Together with the annual grant from the Greek Government, it was now possible to establish a chair and a lectureship. The Chair would be known as the Koraes Chair of Modern Greek and Byzantine History, Language and Literature. The title «Koraes» reflected the fact that many of the subscribers were of Chiot origin.
The appointment to the chair was to be made by a Board of Advisers, and Gennadius was one of the three external advisers. In the event, he seems to have been a difficult member of the Board. He was a fanatical supporter of the purist version of the language, and placed the so-called language question at the heart of what appear to have been terrifying interviews. Eventually, the Board appointed the historian Arnold Toynbee, who took up duties in April 1919. Despite his early resignation after controversy over the so-called Eastern Question, the chair prospered. There have been five subsequent occupants. The current holder of the chair is the neo-Hellenist Roderick Beaton, who has published extensively in English and Greek.

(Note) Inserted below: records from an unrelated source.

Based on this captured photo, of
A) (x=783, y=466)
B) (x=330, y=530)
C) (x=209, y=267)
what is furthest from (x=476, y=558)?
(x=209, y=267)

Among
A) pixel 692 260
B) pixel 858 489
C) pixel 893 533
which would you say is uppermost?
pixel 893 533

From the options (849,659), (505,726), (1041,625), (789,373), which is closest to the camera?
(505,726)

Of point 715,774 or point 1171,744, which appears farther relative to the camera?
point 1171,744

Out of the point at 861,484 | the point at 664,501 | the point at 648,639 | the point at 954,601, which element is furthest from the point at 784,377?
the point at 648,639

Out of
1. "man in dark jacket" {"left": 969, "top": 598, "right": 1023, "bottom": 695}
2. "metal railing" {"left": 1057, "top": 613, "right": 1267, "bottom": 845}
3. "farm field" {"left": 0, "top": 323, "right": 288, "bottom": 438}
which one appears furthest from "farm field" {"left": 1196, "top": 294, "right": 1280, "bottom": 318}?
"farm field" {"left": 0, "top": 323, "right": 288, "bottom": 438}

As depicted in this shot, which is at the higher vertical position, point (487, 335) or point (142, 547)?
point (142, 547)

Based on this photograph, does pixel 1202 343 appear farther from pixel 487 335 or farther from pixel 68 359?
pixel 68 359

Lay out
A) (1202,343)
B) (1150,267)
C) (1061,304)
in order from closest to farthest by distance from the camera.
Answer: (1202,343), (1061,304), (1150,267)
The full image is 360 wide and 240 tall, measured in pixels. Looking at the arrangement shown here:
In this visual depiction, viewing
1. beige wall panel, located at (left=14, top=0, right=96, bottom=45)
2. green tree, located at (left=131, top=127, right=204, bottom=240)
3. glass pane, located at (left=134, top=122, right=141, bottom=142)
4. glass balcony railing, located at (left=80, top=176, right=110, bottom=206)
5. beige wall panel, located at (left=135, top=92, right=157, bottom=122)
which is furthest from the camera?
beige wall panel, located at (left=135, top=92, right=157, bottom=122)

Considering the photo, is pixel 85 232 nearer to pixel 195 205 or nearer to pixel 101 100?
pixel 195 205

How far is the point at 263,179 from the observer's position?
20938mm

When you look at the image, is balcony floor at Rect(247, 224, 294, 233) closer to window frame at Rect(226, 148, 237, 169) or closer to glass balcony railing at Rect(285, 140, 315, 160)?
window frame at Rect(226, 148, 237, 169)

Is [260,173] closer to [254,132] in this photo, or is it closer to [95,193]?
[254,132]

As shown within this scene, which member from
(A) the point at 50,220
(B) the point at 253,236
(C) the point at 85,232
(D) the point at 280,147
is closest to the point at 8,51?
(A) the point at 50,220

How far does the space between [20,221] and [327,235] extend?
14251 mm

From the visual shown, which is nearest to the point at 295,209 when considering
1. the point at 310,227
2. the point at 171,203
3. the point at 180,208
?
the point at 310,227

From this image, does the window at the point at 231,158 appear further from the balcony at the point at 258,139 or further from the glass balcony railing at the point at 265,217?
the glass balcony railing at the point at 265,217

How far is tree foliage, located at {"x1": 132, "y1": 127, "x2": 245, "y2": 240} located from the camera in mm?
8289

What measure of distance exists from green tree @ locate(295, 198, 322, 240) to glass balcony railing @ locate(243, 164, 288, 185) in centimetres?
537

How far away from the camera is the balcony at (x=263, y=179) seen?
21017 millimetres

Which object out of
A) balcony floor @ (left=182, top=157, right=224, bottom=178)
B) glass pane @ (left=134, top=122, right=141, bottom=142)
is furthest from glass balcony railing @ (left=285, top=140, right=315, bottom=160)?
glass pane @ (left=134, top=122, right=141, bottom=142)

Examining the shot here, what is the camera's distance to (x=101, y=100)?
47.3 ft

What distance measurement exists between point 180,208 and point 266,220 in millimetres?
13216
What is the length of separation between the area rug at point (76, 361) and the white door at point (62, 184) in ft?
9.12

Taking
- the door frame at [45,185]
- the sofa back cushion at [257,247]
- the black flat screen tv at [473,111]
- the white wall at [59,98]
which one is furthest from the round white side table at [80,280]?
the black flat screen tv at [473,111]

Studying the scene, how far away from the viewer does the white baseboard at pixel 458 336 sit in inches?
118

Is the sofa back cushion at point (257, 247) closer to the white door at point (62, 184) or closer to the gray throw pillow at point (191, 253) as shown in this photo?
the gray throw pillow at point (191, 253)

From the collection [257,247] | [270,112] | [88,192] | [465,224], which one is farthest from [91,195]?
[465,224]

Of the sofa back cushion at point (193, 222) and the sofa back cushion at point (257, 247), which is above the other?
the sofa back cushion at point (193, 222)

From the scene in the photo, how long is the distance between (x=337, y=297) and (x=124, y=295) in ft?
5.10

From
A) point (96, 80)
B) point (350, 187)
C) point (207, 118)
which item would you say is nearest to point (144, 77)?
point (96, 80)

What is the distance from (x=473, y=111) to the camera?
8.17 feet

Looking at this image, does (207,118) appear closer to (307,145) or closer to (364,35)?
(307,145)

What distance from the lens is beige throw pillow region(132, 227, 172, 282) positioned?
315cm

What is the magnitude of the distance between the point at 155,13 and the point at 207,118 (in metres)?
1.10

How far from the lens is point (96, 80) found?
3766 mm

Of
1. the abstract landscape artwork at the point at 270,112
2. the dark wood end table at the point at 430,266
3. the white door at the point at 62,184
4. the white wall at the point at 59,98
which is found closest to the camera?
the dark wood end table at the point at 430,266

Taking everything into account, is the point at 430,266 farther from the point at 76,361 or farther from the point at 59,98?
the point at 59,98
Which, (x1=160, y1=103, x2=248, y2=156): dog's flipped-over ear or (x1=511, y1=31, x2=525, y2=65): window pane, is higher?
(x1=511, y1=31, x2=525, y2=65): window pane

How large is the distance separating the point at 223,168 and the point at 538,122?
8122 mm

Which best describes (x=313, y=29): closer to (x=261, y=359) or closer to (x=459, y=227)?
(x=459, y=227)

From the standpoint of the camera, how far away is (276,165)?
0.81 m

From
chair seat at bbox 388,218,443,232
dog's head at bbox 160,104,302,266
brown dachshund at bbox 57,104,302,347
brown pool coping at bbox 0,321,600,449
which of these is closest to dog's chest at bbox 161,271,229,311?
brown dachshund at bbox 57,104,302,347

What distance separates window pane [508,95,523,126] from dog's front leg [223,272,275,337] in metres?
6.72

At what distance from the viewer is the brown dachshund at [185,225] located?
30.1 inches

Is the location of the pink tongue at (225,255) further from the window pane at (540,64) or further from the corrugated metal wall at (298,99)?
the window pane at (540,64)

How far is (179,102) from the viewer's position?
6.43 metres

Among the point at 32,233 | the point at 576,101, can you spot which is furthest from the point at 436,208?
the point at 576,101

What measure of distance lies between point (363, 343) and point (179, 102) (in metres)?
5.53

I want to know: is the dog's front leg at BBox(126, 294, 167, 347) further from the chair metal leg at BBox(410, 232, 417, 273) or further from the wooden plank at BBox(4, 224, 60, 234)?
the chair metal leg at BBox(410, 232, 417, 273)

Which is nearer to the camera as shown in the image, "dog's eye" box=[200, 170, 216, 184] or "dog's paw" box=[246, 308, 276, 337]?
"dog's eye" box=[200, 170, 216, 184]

At King’s College the Koraes Chair is now the nucleus of the very active Centre of Hellenic Studies. Despite the department’s energy, it faces difficulties. The original endowment of the Koraes Chair was sufficient to cover the costs of employing a professor a hundred years ago. But since then, the value of the capital has eroded. It is worth just over £100,000 today, while the capital required to cover the costs of a chair in London is now £3.5m. Income from student fees is not enough to cover the annual shortfall.
A hundred years after the foundation of the Chair, we need now to rebuild the value of the endowment. An appeal is being put together. The search for donors is, of course, happening at a difficult time.
In my view, the case for the re-endowment of the Koraes Chair and for vibrant programmes of modern Greek studies in the UK is compelling. Within the European Union, our cultural, political and economic links are now stronger than ever. We cannot afford the strength of our academic and intellectual ties to be less than the strength of our everyday interactions.
Our academic discipline is small in itself in England and may play only a small role in the moral support of Greece, but it is a sure testimony that we think that today’s Greece and today’s Greeks matter, just as the long, unbroken millennia of the Greek language and of Greece’s literary and material culture, philosophy and history all matter.
I shall be giving the campaign my fullest support.